The rink has felt awkward lately. There's just a general awkward, strange, silent vibe going through the building. I think people know what happened, or have some clue, but no one wants to acknowledge it. Those that have details aren't talking and those who are in the dark probably want to stay there. Honestly, as someone who seems more in tune to emotional undercurrents, I've been dreading going to the rink for the past week.
But I've always lived by the "fake it till you make it" mantra. None of it affected us directly so what really do I have to complain about? So things are awkward, so what?
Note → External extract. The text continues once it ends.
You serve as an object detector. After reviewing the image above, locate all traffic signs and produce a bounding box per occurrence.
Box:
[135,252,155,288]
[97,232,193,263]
Keep going.
I talked about things with my Neutral Third Party (who knows no one at the rink) over lunch on Tuesday and I felt better. The waiter brought us the House Salsa and some on the house beverages to wash the hot-as-lava vegetable mix down, and all was right again. (Carrots should never be that hot.)
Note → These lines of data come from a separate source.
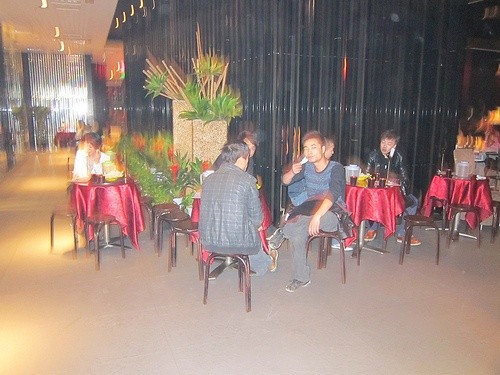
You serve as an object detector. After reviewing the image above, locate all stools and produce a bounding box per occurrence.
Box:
[399,215,440,266]
[202,252,252,312]
[306,230,346,286]
[447,204,480,247]
[140,196,205,281]
[50,204,79,252]
[83,214,126,271]
[489,200,500,243]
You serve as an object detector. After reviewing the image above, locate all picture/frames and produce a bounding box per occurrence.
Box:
[173,197,181,204]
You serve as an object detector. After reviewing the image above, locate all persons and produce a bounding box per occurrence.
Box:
[71,134,111,180]
[478,116,500,153]
[73,119,91,140]
[363,130,422,245]
[197,129,279,276]
[268,129,353,292]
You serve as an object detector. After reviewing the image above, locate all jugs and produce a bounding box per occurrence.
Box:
[455,161,474,180]
[199,170,215,185]
[343,164,361,185]
[102,161,119,182]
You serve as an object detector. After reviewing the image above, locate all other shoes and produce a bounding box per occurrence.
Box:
[331,242,355,251]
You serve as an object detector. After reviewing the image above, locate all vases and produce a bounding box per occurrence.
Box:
[186,205,193,216]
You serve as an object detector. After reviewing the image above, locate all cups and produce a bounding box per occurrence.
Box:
[98,176,105,184]
[368,178,375,188]
[446,169,452,178]
[379,178,386,187]
[350,176,357,186]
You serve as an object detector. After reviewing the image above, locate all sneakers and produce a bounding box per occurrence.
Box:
[269,228,286,249]
[364,230,376,241]
[285,279,311,292]
[268,249,278,273]
[397,237,421,246]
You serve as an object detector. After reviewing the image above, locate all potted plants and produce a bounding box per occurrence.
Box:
[142,21,245,193]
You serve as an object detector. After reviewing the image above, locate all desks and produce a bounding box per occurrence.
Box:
[69,177,147,253]
[420,172,493,243]
[190,190,273,281]
[54,131,75,147]
[345,184,403,257]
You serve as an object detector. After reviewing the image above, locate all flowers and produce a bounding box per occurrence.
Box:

Newly resolved, Stitch and I went to Practice Ice last night.
And we had fun. I talked with my rink friends about the upcoming show, Stitch had his lesson (lots of sit spins and jumps), we laughed a lot and wasted a fair amount of time, but I felt it was okay in light of how weird the past week had been. My rink friends are determined that I be in the show. I assured them that it would be a cold day in hell before that happened, then I remembered where I was.
Stitch and I headed home, and as much as I have high hopes for evenings after Practice Ice, both of us are too shot to do much but drink hot chocolate and watch TV. So that's what we did; watching Esteban, Zia and Tau search for the Mysterious Cities of Gold on Netflix.
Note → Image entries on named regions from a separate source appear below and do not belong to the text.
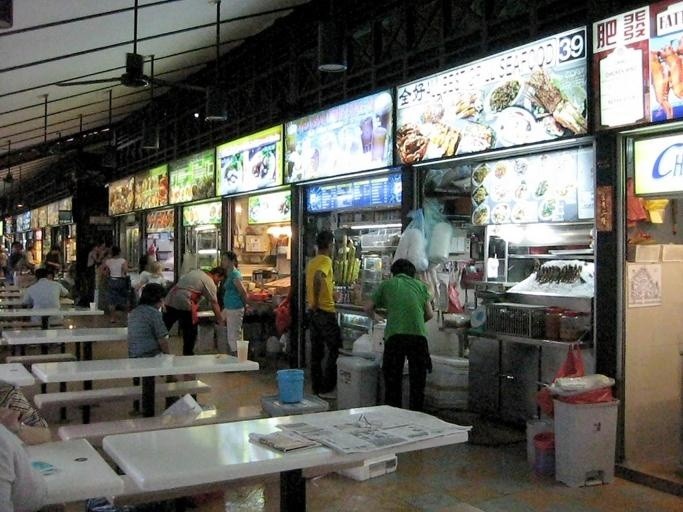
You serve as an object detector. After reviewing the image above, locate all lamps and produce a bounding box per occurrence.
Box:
[97,89,117,171]
[16,167,23,209]
[140,55,162,150]
[205,1,227,123]
[317,2,348,74]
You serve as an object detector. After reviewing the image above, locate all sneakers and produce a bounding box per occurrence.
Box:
[317,389,337,403]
This morning I found two wet little boy socks in my jacket pocket, and an errant glove. Now that I know his number, I'll put Stitch's rehearsal schedule on the family calendar, and this weekend we may be cleaning the Costume Room. Or, at least we need to before work starts on Winter Show.
Literature, movies, TV shows, they all have us spoiled by their endings. The Ends are always neat, wrapped up nicely and clearly defined. But in real life, that doesn't happen. It doesn't happen that way because nothing ever really ends. It just keeps going, for better, for worse, like it or not, one foot in front of the other.
My Rink Friend expressed some desire to see me step up more at the Rink. I said I'd do whatever was needed of me. Again, for all my crabbing on this blog, I wouldn't be doing this if I truly hated it. I really do like spandex and glitter, wet blades, bad spills, high egos and drama. If it weren't for the crazy in my life, I'd be pretty bored. And let me tell you, Rink Life comes pretty darn close to working the exotic animal show when it comes to the ridiculous factor.
I still miss the exotic animal show. Lion pee, possum puke and all.